Monday, October 04, 2010

Aaron's Story Recommendation of the Week :: You Dream by Ekaterina Sedia

Dark Faith cover"We can get over the wrongs we do, but we cannot forgive ourselves for the wrongs done to us, for our own helplessness."

My story recommendation of the week is for "You Dream" by Ekaterina Sedia, from the Apex Publications anthology Dark Faith, edited by Maurice Broaddus and Jerry Gordon.

Dark Faith is an anthology of horror fiction involving religion, although in "You Dream" both the horror and religious elements are rather understated. It includes contributions from such excellent authors as Catherynne M. Valente, Gary A. Braunbeck, Brian Keene, Mary Robinette Kowal, Jay Lake, Nick Mamatas, Jennifer Pelland, Tom Piccirilli, Lucy A. Snyder, and Lavie Tidhar. (There is also a limited edition companion chapbook, Dark Faith: Last Rites, with stories by Sara Genge and others.)

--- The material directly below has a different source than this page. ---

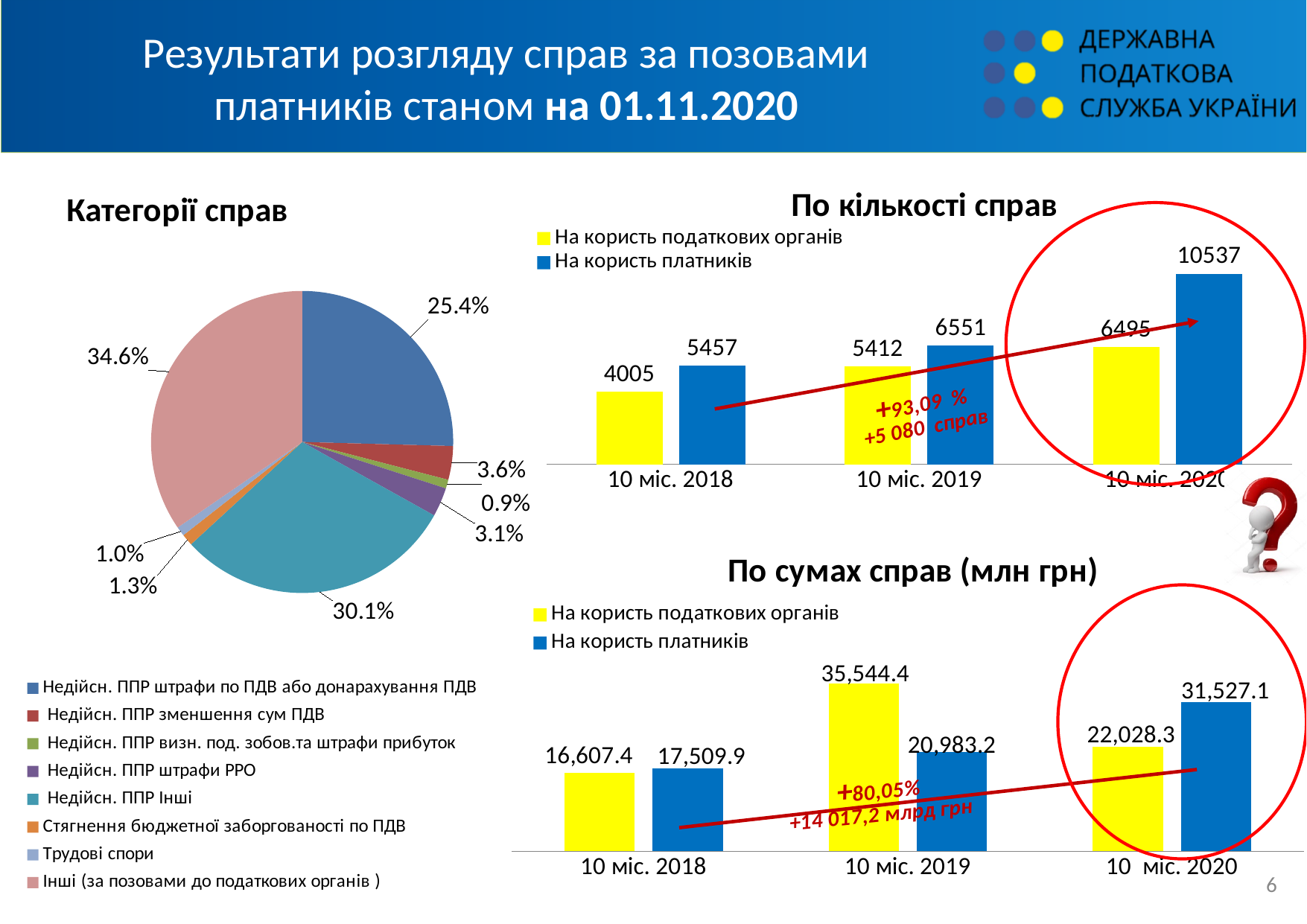
In the chart 'По кількості справ', what is the value for 'На користь платників' in 10 міс. 2020? 10537 In the chart 'По сумах справ (млн грн)', what is the value for 'На користь податкових органів' in 10 міс. 2019? 35,544.4 In the chart 'По кількості справ', what is the value for 'На користь податкових органів' in 10 міс. 2018? 4005 In the chart 'По сумах справ (млн грн)', which series has the larger value in 10 міс. 2020? На користь платників What kind of chart is 'Категорії справ'? pie chart In the chart 'Категорії справ', which category has the largest share? Інші (за позовами до податкових органів ) In the chart 'По кількості справ', what is the difference between the two series in 10 міс. 2019? 1139 In the chart 'Категорії справ', how many categories does the legend list? 8 In the chart 'Категорії справ', what share does 'Недійсн. ППР Інші' have? 30.1% In the chart 'По сумах справ (млн грн)', how many series does the legend list? 2 In the chart 'По кількості справ', does the value for 'На користь платників' rise or fall from 10 міс. 2018 to 10 міс. 2020? rise In the chart 'По сумах справ (млн грн)', which period has the highest value for 'На користь платників'? 10 міс. 2020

Written in second-person, for reasons that do not become apparent until late in the story, "You Dream" follows a Russian woman, perhaps middle-aged now, who was abused in her youth and learned to detach her mind from her body:
You sit up in your bed and want a smoke, and whisper to yourself, It was never sex. Never. It was a defensive reflex, the same as a lizard that aborts its tail and escapes while some predator dumbly noses around the mysteriously wriggling appendage. You'd learned to do it with your entire body, and only the spirit escaped, not watching from the distance, running instead for the hills and the razor slash of the distant horizon.
Our protagonist is haunted by the dream of a young boy from her childhood about whom she remembers little except that he was kind to her. Her fixation with and confusion about this boy tells us a great deal about her, and about all of us.

Ekaterine Sedia's first novel According to Crow flew under the radar, but her next two, The Secret History of Moscow and The Alchemy of Stone, have been very well received. Her latest novel, The House of Discarded Dreams, is due out from Prime Books in November. Sedia was raised in Moscow, but you would never know it from her wonderfully elegant writing style, of which "You Dream" is a terrific example.